*** Text for analysis Section Begins ***

# Top 3 First-View Pages

> The first three pages new users see.

Canonical URL: <https://datadriven.io/problems/top_3_first_view_pages>

Domain: SQL · Difficulty: medium · Seniority: L4

## Problem

Look at each user's first 3 page views after signup. Count how often each page appears across all users and surface the top 3. If pages are tied at the cutoff, include all of them.

## Worked solution and explanation

### Why this problem exists in real interviews

Onboarding and growth teams care about which pages dominate the first session because those pages drive activation, not lifetime traffic. Interviewers use this prompt to see whether you can scope to a per-user prefix (the first 3 views), aggregate across users, and handle ties at the cutoff with a no-gaps rank instead of a hard LIMIT.

*** Text for analysis Section Ends ***
*** Dataset excerpt Section Begins ***

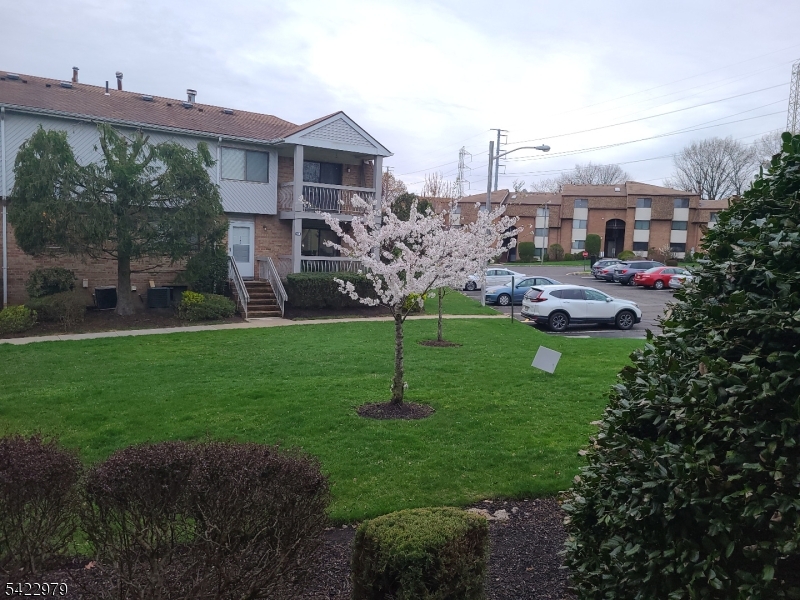 Edison Glen - Residential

*** Dataset excerpt Section Ends ***

### What is needed
Return the passage of the SQL problem page on the top 3 first-view pages from "Domain: SQL ·" up to and including "all of them.", copied verbatim.

### Solution for this task
Domain: SQL · Difficulty: medium · Seniority: L4

## Problem

Look at each user's first 3 page views after signup. Count how often each page appears across all users and surface the top 3. If pages are tied at the cutoff, include all of them.